Ratification of these agreements is long overdue and would boost U.S. jobs and exports — especially of Kansas agriculture products.
The trade agreements have been stalled in Congress for years — Colombia since 2006, Panama and South Korea since 2007. And while lawmakers have fought over concessions to labor unions and other groups, other countries have stepped in to steal our market share.
The European Union has signed trade deals with South Korea, Colombia and Peru. Canada reached an agreement with Colombia last month allowing it to export duty-free (U.S. exports pay a 13 percent tariff).
Canada’s deal gives it a major advantage in the fast-growing Colombian market. Nutresa, a Colombian cookie and cracker company that accounts for more than half of the country’s wheat imports, announced recently that it was switching from U.S. to Canadian wheat.
“Until we act on these job-creating deals, U.S. producers and exporters will continue to lose market share to our competitors,” Sen.
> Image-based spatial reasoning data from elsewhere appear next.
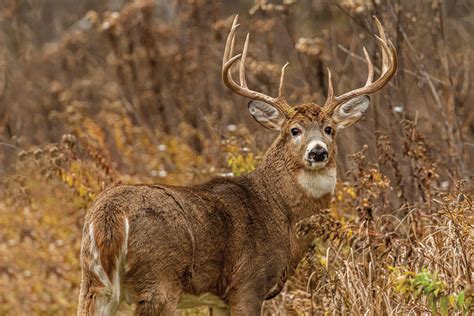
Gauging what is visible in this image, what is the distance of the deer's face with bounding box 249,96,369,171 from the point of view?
7.41m

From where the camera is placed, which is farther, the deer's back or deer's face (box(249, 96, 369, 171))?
deer's face (box(249, 96, 369, 171))

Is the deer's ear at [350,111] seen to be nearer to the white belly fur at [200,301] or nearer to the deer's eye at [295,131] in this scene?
the deer's eye at [295,131]

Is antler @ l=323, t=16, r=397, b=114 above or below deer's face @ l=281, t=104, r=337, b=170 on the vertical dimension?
above

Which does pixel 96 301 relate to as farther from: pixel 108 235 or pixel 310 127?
pixel 310 127

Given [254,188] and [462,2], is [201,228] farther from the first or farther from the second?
[462,2]

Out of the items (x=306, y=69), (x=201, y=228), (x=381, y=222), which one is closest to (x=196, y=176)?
(x=306, y=69)

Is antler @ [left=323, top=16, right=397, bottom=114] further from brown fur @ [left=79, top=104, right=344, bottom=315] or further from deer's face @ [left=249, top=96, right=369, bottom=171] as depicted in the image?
brown fur @ [left=79, top=104, right=344, bottom=315]

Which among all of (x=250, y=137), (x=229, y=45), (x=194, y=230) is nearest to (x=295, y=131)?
(x=229, y=45)

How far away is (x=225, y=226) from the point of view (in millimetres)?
7086

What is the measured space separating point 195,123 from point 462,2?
419cm

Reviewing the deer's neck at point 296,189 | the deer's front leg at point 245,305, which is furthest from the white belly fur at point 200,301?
the deer's neck at point 296,189

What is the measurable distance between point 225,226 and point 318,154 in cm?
82

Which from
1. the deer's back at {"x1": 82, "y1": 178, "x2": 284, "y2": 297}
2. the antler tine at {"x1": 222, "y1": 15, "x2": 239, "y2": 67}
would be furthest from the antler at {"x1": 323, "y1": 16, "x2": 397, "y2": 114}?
the deer's back at {"x1": 82, "y1": 178, "x2": 284, "y2": 297}

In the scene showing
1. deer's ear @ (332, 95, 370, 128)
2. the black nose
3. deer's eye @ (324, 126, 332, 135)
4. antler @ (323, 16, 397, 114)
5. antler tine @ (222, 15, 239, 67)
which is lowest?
the black nose
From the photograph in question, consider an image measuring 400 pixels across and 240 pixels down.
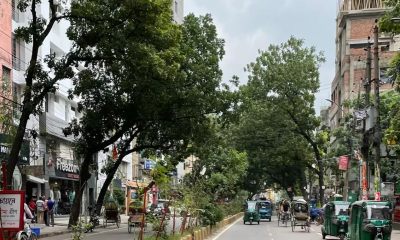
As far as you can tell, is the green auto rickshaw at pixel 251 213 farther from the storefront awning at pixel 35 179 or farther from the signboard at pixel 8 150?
the signboard at pixel 8 150

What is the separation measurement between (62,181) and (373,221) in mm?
32292

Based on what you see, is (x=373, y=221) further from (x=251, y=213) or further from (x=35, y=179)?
(x=251, y=213)

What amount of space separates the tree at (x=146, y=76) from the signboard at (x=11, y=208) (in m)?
7.52

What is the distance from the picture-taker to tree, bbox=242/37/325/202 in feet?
174

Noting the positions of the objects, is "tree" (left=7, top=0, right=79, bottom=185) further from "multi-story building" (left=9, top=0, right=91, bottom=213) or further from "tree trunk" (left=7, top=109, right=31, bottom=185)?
"multi-story building" (left=9, top=0, right=91, bottom=213)

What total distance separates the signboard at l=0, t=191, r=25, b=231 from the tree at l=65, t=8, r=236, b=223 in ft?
24.7

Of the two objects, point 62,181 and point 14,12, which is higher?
point 14,12

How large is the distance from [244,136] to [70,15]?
37.9m

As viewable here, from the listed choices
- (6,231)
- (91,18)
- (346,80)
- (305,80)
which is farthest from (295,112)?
(6,231)

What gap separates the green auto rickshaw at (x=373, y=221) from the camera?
1895 cm

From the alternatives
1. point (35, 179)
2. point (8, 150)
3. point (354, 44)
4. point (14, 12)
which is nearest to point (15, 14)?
point (14, 12)

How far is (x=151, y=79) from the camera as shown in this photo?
937 inches

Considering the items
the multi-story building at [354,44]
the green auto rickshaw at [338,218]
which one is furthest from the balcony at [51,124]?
the multi-story building at [354,44]

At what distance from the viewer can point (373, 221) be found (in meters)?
19.1
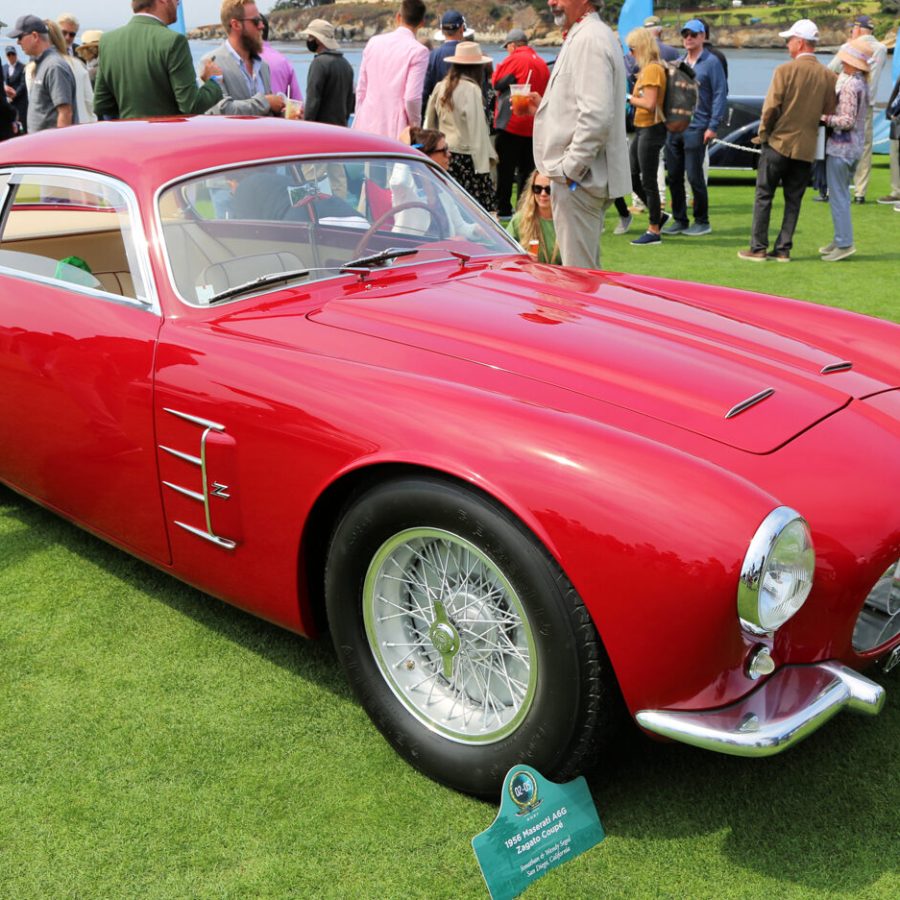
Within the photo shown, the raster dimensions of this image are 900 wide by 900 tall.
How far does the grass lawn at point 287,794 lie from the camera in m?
2.21

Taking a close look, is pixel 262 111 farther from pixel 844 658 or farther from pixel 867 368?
pixel 844 658

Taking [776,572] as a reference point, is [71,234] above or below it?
above

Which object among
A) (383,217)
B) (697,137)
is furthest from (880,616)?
(697,137)

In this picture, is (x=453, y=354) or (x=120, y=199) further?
(x=120, y=199)

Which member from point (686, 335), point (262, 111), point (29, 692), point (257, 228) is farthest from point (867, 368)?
point (262, 111)

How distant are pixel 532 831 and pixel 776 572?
74 centimetres

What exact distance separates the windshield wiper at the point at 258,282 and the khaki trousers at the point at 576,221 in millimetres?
2666

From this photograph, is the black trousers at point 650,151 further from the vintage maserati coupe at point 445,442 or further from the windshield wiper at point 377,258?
the windshield wiper at point 377,258

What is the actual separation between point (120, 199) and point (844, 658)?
243 centimetres

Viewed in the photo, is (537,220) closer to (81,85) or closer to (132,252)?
(132,252)

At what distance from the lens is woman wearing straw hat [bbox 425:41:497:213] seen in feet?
26.5

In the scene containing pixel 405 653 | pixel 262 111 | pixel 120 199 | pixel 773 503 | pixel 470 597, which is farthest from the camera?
pixel 262 111

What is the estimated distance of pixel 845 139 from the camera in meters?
8.67

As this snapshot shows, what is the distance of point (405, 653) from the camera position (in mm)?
2582
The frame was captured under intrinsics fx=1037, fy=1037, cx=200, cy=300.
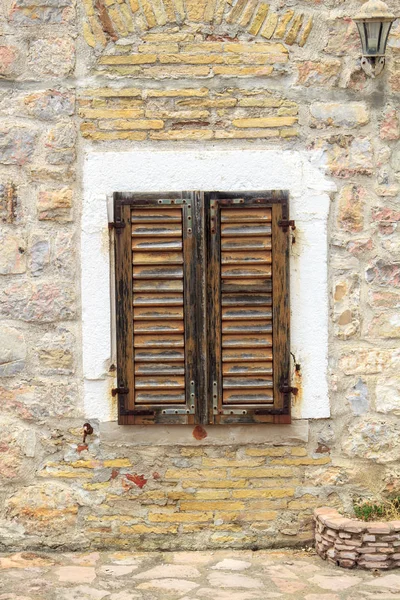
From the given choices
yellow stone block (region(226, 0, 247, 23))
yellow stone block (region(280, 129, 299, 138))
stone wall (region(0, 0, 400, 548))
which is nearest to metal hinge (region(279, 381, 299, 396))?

Pat Roberts,
R-Kan., said Wednesday.
U.S. wheat producers currently have about $650 million in export sales to the three countries. That total, along with sales of other agriculture products, would jump once the trade agreements are ratified and fully implemented.
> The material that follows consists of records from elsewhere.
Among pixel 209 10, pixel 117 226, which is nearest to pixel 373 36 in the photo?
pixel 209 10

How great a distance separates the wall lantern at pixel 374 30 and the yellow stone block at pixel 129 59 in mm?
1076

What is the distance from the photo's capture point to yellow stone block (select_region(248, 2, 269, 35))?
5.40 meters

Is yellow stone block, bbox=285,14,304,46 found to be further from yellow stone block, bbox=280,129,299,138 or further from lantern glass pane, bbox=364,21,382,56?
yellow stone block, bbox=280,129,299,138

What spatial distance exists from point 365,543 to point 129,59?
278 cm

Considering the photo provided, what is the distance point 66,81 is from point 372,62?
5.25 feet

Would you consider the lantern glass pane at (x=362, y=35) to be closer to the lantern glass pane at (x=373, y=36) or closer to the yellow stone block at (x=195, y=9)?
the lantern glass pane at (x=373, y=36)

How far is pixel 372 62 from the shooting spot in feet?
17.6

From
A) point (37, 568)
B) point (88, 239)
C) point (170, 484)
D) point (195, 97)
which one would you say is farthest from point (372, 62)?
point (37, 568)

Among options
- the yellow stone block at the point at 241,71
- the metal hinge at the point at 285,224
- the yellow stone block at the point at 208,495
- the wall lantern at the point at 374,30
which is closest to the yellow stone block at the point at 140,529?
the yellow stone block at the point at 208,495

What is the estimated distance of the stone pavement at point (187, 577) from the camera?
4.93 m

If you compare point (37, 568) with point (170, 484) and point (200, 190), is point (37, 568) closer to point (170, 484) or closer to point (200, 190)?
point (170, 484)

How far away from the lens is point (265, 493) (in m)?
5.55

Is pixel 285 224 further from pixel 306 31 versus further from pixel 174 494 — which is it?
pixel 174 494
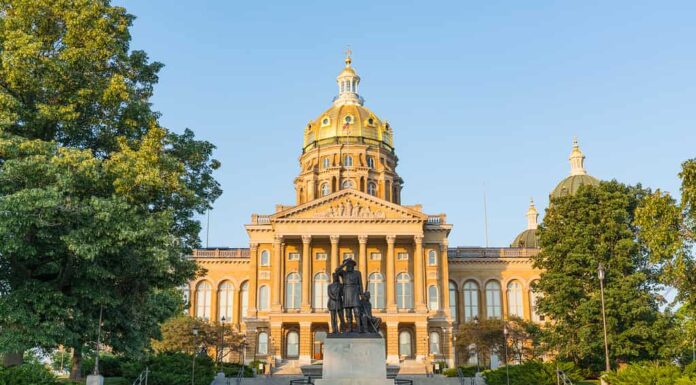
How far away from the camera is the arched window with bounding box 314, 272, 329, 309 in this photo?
65812 mm

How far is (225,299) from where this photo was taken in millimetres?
74188

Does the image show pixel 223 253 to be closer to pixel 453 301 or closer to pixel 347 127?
pixel 347 127

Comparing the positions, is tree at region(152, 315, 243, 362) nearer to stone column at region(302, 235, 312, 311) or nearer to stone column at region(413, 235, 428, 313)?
stone column at region(302, 235, 312, 311)

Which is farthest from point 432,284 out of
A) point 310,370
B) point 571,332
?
point 310,370

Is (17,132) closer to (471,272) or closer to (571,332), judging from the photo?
(571,332)

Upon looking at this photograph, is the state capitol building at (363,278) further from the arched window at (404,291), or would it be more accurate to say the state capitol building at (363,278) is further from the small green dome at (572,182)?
the small green dome at (572,182)

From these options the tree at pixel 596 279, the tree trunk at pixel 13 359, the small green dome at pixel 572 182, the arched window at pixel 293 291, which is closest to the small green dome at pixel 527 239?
the small green dome at pixel 572 182

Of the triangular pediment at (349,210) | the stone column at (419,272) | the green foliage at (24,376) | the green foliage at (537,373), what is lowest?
the green foliage at (537,373)

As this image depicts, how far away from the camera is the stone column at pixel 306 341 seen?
6083cm

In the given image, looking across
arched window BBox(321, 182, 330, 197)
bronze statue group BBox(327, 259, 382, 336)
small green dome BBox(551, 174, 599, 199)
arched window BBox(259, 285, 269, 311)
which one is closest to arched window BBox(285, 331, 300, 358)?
arched window BBox(259, 285, 269, 311)

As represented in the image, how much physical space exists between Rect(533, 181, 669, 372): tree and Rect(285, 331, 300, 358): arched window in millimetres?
28439

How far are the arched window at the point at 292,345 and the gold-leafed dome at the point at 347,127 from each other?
89.2 ft

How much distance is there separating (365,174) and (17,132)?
5813 centimetres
Total U.S. agricultural exports to Korea would increase by more than $1.9 billion annually, or about 40 percent, according to a study by the U.S. Department of Agriculture. The Colombian deal is expected to generate an additional $370 million a year in agriculture exports, while Panama trade likely would increase by about $46 million.
That translates to thousands of new U.S. jobs — including in Kansas.
A Kansas Farm Bureau study determined that the trade agreements likely would lead to more than
$125 million in increased sales of Kansas agricultural goods and more than 1,000 new jobs.
“It would be a win for everybody,” Rep. Tim Huelskamp, R-Fowler, said recently.
The trade deals have been held up of late over a dispute about Trade Adjustment Assistance, a program that helps workers and companies negatively affected by trade deals. Republicans allowed TAA funding to lapse earlier this year, and Obama refused to submit the agreements for ratification until they agreed to restore the funding.
GOP leaders finally backed down at the urging of the American Farm Bureau Federation, the U.S. Chamber of Commerce and other groups — though the House is insisting there be two separate votes, one on the free-trade agreements and the other on TAA.
Obama and GOP lawmakers talk a lot about creating jobs. Ratifying the trade deals would actually do it.